Aprovecho la calma de algunos días en la Isla de Saint Gildas para escribirles un poco extenso antes de Pascua, para comunicarles algunas observaciones que he sido llevado a realizar en estos últimos meses. Se trata de nuestra fidelidad al Señor y a su llamada, en las grandes y las pequeñas cosas, a la mitad del camino recorrido en la vida religiosa, así como en sus inicios.

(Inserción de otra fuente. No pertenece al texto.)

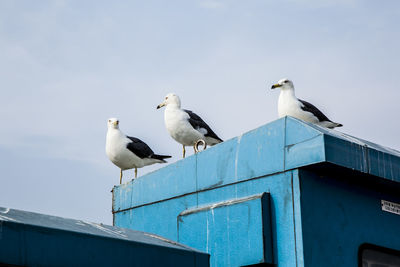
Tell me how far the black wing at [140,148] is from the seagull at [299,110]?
2.62 meters

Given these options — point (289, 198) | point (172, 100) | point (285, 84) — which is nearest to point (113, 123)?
point (172, 100)

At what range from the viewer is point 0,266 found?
14.5 ft

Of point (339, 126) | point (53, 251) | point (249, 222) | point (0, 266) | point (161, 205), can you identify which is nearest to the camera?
point (0, 266)

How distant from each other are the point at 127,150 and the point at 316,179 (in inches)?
220

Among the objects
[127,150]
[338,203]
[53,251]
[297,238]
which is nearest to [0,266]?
[53,251]

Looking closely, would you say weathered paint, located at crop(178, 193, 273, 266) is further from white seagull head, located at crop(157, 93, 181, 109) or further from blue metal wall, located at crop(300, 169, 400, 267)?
white seagull head, located at crop(157, 93, 181, 109)

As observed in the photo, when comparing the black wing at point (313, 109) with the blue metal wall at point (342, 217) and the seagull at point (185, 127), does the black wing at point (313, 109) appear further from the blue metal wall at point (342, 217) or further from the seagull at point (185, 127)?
the blue metal wall at point (342, 217)

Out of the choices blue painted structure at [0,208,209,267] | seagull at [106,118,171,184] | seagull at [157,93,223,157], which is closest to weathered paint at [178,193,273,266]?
blue painted structure at [0,208,209,267]

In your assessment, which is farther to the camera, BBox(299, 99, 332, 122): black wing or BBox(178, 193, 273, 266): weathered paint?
BBox(299, 99, 332, 122): black wing

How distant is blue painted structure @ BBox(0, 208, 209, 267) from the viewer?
14.8 ft

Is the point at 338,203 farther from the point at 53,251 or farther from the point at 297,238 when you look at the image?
the point at 53,251

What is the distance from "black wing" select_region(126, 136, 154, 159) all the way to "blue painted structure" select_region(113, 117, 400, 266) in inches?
147

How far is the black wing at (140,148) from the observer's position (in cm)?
1188

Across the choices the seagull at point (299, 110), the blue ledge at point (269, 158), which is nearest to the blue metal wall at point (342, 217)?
the blue ledge at point (269, 158)
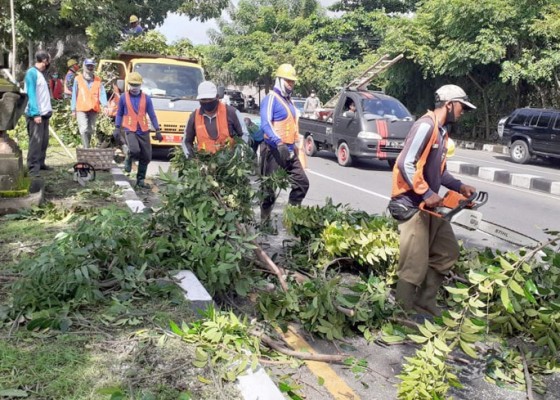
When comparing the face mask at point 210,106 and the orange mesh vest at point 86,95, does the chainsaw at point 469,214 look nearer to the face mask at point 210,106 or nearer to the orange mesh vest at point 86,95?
the face mask at point 210,106

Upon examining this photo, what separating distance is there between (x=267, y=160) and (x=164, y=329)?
365cm

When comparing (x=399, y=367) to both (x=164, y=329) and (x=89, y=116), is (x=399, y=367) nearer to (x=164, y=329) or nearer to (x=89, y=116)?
(x=164, y=329)

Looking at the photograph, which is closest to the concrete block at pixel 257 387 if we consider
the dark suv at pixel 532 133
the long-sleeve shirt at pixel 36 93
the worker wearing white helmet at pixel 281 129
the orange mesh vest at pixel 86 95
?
the worker wearing white helmet at pixel 281 129

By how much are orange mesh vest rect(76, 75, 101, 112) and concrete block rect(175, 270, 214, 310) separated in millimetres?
6926

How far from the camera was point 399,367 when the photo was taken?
3799 mm

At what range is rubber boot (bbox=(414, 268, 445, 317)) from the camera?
4.55 meters

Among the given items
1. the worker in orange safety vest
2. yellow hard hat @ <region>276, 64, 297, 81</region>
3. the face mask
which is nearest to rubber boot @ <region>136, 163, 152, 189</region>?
the worker in orange safety vest

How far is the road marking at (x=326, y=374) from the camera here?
3398 mm

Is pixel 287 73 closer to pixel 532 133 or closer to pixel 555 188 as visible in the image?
pixel 555 188

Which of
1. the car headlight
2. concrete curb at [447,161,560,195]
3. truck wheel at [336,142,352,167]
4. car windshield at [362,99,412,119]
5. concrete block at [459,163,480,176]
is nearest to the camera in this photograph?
concrete curb at [447,161,560,195]

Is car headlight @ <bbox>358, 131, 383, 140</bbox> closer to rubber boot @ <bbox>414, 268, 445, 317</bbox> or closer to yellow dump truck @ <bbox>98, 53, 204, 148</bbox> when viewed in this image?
yellow dump truck @ <bbox>98, 53, 204, 148</bbox>

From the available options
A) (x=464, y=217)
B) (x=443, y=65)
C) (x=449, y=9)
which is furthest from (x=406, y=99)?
(x=464, y=217)

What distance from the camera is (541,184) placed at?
1217 cm

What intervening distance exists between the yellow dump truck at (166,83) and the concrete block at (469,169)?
22.2 feet
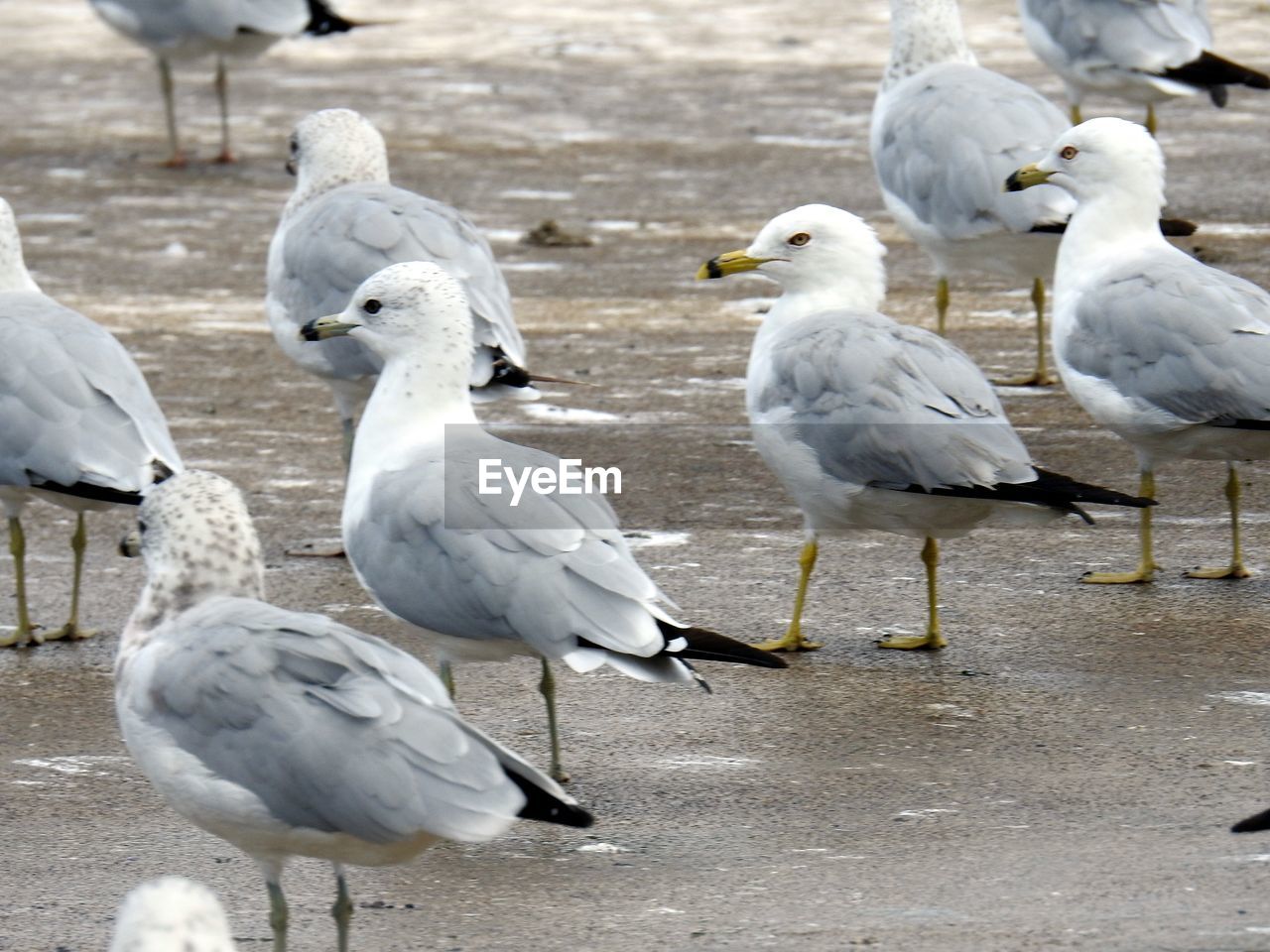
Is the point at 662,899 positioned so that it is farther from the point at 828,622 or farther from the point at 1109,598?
the point at 1109,598


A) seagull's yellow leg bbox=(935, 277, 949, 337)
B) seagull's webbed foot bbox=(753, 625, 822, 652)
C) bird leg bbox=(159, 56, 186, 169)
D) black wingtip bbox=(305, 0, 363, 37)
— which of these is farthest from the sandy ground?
black wingtip bbox=(305, 0, 363, 37)

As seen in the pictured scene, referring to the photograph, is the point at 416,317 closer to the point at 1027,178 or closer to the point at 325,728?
the point at 325,728

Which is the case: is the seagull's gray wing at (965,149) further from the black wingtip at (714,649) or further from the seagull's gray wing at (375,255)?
the black wingtip at (714,649)

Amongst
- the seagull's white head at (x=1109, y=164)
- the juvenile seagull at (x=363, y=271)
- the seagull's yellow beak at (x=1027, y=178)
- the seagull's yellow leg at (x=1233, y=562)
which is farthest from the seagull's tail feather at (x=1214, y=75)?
the juvenile seagull at (x=363, y=271)

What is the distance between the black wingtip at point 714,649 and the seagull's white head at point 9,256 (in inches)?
132

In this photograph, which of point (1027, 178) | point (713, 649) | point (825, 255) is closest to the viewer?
point (713, 649)

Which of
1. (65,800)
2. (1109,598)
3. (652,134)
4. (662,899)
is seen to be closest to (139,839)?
(65,800)

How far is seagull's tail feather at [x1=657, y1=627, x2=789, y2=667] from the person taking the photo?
16.3 feet

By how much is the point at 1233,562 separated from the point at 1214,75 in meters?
4.79

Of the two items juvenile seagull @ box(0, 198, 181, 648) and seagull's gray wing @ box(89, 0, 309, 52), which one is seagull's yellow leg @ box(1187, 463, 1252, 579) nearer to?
juvenile seagull @ box(0, 198, 181, 648)

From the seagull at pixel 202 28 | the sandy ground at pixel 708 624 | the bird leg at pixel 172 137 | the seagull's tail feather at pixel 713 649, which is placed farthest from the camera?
the seagull at pixel 202 28

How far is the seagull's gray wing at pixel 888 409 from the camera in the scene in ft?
20.1

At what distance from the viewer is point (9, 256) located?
7.42 meters

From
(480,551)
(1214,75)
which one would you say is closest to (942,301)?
(1214,75)
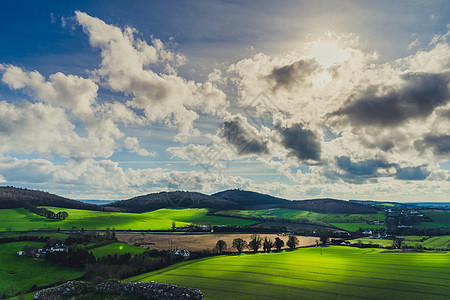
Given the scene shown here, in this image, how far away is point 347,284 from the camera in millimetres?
54719

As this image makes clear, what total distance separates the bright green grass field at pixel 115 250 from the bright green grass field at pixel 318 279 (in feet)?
92.2

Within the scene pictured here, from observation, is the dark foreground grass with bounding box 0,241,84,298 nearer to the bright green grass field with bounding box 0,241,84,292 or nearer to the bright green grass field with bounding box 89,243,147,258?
the bright green grass field with bounding box 0,241,84,292

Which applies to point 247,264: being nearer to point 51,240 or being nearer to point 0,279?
point 0,279

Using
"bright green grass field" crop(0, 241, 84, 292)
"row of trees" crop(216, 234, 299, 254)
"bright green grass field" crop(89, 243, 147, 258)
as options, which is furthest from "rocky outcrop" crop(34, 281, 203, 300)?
"row of trees" crop(216, 234, 299, 254)

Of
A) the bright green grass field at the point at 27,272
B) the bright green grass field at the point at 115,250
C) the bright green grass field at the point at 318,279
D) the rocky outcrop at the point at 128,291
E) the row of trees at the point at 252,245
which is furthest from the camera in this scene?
the row of trees at the point at 252,245

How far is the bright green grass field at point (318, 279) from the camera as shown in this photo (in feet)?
159

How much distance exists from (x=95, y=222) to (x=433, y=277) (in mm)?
187684

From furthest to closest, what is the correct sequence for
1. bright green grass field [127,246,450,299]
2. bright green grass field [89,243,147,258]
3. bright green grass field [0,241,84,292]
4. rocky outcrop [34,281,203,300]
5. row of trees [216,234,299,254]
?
row of trees [216,234,299,254], bright green grass field [89,243,147,258], bright green grass field [0,241,84,292], bright green grass field [127,246,450,299], rocky outcrop [34,281,203,300]

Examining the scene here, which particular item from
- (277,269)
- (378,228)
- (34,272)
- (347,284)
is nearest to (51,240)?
(34,272)

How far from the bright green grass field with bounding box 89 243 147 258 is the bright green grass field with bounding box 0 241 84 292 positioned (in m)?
15.1

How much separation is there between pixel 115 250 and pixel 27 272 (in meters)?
28.6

El riesgo de la duración para nosotros, como para toda empresa humana, es el de un cierto desgaste del ideal perseguido y del esfuerzo hecho para realizarlo, desgaste que nos llevaría a contentarnos con la mediocridad en la santidad. Con el pasar del tiempo y con la madurez de la edad surge la tentación de un compromiso entre las exigencias sobrenaturales del amor del Señor y aquellas de nuestra personalidad de hombres adultos. Cada año un mayor número de nosotros llega a esta etapa decisiva de la vida espiritual, etapa en la que debe efectuarse por última vez la elección entre Jesús o el mundo, entre lo heroico de la caridad o la mediocridad, entre la cruz o un cierto bienestar, entre la santidad o una honesta fidelidad al compromiso religioso. También la comunidad misma de la “Fraternidad”  llega a esta misma madurez. ¿Frente a la grandeza de la obra que Jesús quisiera realizar a través de sus Pequeños Hermanos soy tal vez solamente yo quien ha advertido este peligro de hundimiento y esta angustia en el constatar esto que nosotros hacemos en concreto con las exigencias de su llamada a seguirlo a través del mundo? Me dirijo hoy a los hermanos profesos ancianos más bien que a los novicios o a los profesos jóvenes, también si estos últimos tienen mucho que ganar al considerar con realismo y con coraje esto que, en un próximo futuro, serán para ellos las exigencias de la vida religiosa. Aprender a superar generosamente las etapas sucesivas del crecimiento del Cristo en nosotros es igualmente importante como el haber empezado bien dejando todo por seguir a Jesús al momento de la primera llamada que nos ha conducido al noviciado. Esta perseverancia es esencial porque no sirve de nada comenzar si no se llega hasta el final. El hermano Carlos de Jesús permaneció fiel toda la vida a esta divisa familiar que le era muy querida. “Cuando se parte para hacer cualquier cosa, no se debe regresar sin haberla hecho”. El todo no es abandonar la barca y las redes para seguir a Jesús durante un cierto tiempo, sino más bien ir hasta el Calvario, recibir la lección y el fruto, y avanzar con la ayuda del Espíritu Santo hasta el final de una vida que debe terminar en la perfección de la divina Caridad.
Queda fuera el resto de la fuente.